In summary, a combination of the foregoing factors has not only held us down as a nation but is also capable of threatening and torpedoing the fragile peace which the nation currently enjoys.”

“There is no gainsaying that peace is a sine qua non for the socio-economic and political development of any nation, Nigeria inclusive. Therefore, as the world marked the World Peace Day on September 21, it is imperative that certain measures be put in place to ensure peaceful coexistence among all and sundry.
To address the leadership deficit in Nigeria, concerted efforts must be made to create a level playing field for all eligible and qualified Nigerians to aspire to political office without let and hindrance. Democracy dividends must be made to percolate to all and sundry, irrespective of political affiliation and differences and shouldn’t be made the exclusive preserve of a select few.”

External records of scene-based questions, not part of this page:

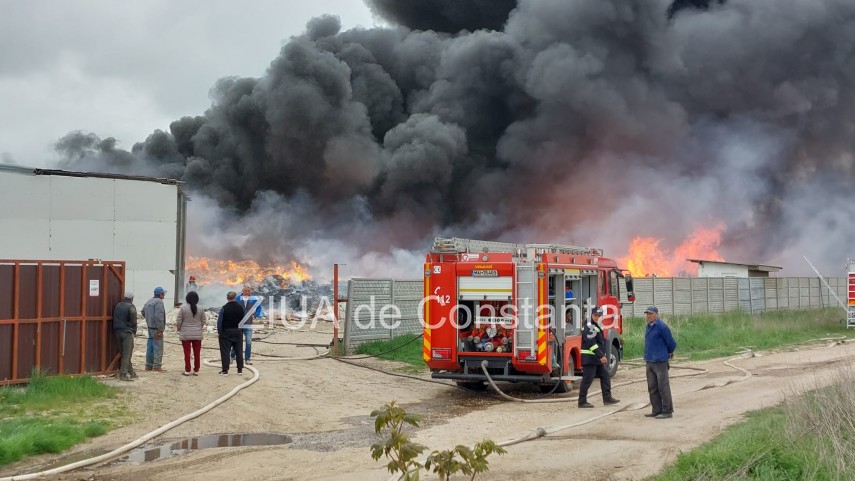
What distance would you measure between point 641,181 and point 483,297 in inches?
1104

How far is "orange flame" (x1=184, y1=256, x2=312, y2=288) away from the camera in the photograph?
34906 mm

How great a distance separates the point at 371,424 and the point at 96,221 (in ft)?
55.2

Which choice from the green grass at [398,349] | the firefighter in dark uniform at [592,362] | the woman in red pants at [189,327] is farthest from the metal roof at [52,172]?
the firefighter in dark uniform at [592,362]

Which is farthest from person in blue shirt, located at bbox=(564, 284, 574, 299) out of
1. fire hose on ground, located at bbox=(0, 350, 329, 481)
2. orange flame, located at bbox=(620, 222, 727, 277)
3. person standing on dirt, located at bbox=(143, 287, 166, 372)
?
orange flame, located at bbox=(620, 222, 727, 277)

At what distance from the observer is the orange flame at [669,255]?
36.8 meters

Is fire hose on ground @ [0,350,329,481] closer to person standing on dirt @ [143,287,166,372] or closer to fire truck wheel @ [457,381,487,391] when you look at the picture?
person standing on dirt @ [143,287,166,372]

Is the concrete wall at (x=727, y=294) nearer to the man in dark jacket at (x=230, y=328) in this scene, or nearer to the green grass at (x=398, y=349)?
the green grass at (x=398, y=349)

” Politics being a game of numbers, the electorate must be allowed to choose leaders of their choice without intimidation, coercion and threat of any kind and type. The electoral umpire, INEC must ensure that people’s vote do not just count but must be seen to count in the forthcoming November 11 2023 gubernatorial election in Kogi State. All those who threaten public peace, no matter how highly placed, must be sanctioned to guarantee a peaceful, free, fair and credible election and restore public confidence in our democracy
There is no doubt that poverty and unemployment are key drivers of social unrest and other forms of criminality in Nigeria.”

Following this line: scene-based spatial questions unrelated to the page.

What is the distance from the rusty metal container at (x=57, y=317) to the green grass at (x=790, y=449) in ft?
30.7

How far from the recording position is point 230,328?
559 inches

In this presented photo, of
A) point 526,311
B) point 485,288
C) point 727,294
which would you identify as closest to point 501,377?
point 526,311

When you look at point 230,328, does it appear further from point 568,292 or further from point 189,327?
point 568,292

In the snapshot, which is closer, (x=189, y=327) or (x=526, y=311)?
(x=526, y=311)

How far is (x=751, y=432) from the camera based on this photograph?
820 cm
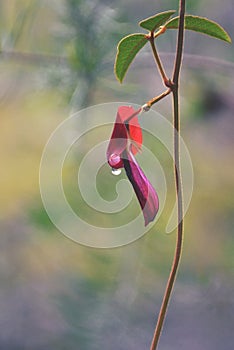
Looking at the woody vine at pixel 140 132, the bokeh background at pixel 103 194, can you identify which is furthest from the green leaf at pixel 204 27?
the bokeh background at pixel 103 194

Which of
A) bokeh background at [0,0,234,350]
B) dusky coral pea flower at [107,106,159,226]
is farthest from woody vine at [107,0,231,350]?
bokeh background at [0,0,234,350]

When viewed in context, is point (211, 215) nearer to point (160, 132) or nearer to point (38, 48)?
point (160, 132)

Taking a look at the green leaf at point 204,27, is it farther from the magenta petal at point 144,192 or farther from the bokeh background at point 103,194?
the bokeh background at point 103,194

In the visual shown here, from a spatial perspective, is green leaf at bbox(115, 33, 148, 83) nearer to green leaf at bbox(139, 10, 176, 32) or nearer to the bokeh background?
green leaf at bbox(139, 10, 176, 32)

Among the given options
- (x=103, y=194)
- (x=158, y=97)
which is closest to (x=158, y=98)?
(x=158, y=97)

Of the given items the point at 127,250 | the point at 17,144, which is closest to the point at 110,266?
the point at 127,250

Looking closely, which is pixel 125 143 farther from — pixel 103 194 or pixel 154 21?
pixel 103 194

“There are millions of Nigerians living in poverty as well as a growing army of unemployed youths. This is definitely a time bomb waiting to explode. Therefore, the Government must go beyond rhetoric and public speeches to create more job opportunities and empowerment programmes to keep the youths gainfully engaged.”

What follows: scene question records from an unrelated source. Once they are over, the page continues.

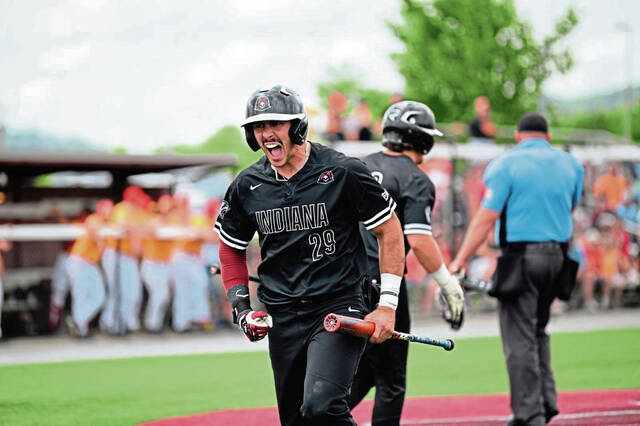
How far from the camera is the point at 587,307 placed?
17.7 m

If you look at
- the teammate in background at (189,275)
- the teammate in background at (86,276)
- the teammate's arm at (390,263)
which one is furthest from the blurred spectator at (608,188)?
the teammate's arm at (390,263)

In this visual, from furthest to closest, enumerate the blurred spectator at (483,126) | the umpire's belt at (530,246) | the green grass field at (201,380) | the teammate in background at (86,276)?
1. the blurred spectator at (483,126)
2. the teammate in background at (86,276)
3. the green grass field at (201,380)
4. the umpire's belt at (530,246)

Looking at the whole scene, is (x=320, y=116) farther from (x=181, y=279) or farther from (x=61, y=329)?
(x=61, y=329)

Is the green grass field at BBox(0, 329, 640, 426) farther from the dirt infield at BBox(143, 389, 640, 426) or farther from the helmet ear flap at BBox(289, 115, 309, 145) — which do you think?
the helmet ear flap at BBox(289, 115, 309, 145)

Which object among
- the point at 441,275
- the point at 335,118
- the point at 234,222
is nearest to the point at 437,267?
the point at 441,275

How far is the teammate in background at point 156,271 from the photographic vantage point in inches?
560

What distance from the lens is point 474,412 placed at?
7781 millimetres

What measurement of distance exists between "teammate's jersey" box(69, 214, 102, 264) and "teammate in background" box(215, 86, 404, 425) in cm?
942

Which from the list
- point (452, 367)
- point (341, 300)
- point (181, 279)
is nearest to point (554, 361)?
point (452, 367)

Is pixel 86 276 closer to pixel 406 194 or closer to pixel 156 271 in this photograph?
pixel 156 271

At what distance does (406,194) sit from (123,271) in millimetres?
9031

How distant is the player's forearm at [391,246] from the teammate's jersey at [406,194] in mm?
893

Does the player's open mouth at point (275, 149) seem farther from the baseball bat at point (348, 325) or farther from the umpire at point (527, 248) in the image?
the umpire at point (527, 248)

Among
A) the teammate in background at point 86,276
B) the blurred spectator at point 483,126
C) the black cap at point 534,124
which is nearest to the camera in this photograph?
the black cap at point 534,124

“The protection of people and property is the government’s foremost responsibility. When citizens have the feeling that the government is not doing enough to protect their lives and property as currently being witnessed in Nigeria, they may resort to self-help and this will create chaos and disorder in the society. It is therefore imperative that government must ensure that it safeguards the lives and property of her citizens.”

“Civic engagement is an important component of all democracies. Therefore, the different groups in Nigeria involved in agitations over various forms of marginalization creating tension and restiveness in the country, must not be hounded down by the government as is the current practice. Government should look into the complaints of these restive groups and dialogue with them. Dialogue does not imply weakness but a more civic way of engaging people in liberal democracies,” the statement added.